Question

The probability density function of a continuous random variable \( X \) is given by \( f(x) = k(x-1)^3 \), for \( 1 \leq x \leq 3 \). The value of \( k \) is:

• A. \( \frac{1}{4} \)
• B. \( \frac{1}{2} \)
• C. \( 2 \)
• D. \( 4 \)

Hint:

The probability density function must integrate to 1 over the given range. Always check by solving \( \int f(x) \,dx = 1 \).

------------------------------------------------

Short task a:
Retype the lines of the picture-based spatial entries below word for word, leaving out the pictures.

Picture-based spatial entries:
------------------------------------------------

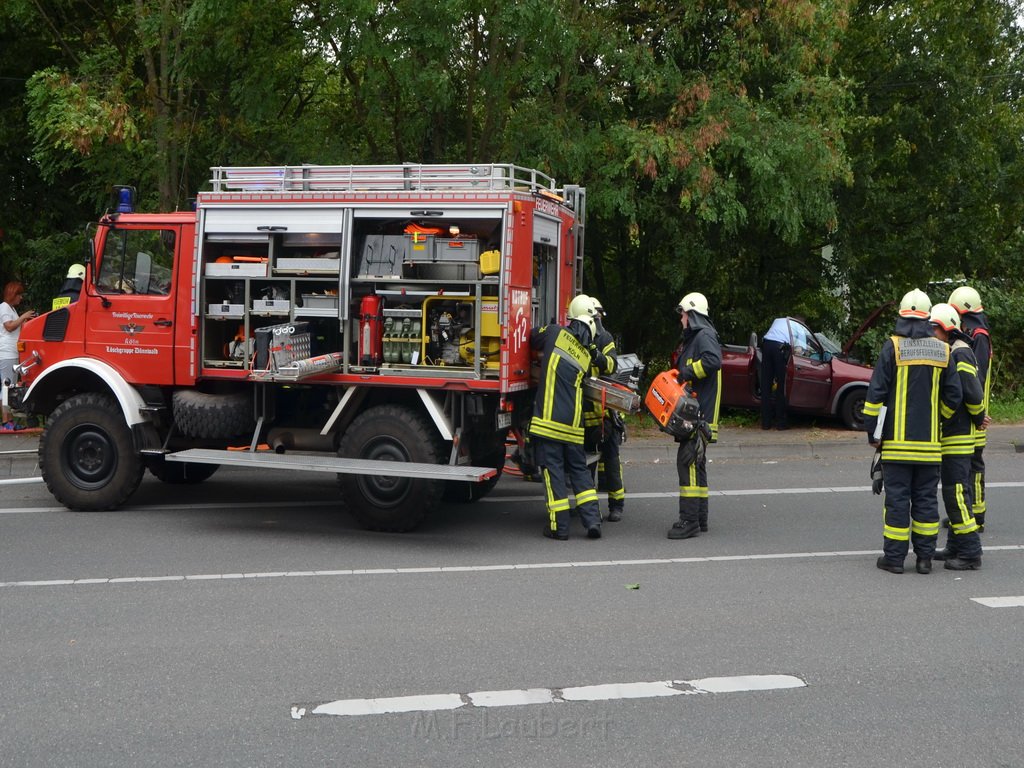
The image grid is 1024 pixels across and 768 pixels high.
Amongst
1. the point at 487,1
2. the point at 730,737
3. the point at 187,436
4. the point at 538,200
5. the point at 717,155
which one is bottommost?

------------------------------------------------

Short task b:
Answer these from the probability question:
(i) Over what range of x is f(x) given?
(ii) What value does option C list?
(iii) What does the hint say the probability density function must integrate to over the given range?

Exercise response a:
The image grid is 1024 pixels across and 768 pixels high.
Amongst
1. the point at 487,1
2. the point at 730,737
3. the point at 187,436
4. the point at 538,200
5. the point at 717,155
which one is bottommost?

Exercise response b:
(i) 1 ≤ x ≤ 3
(ii) 2
(iii) 1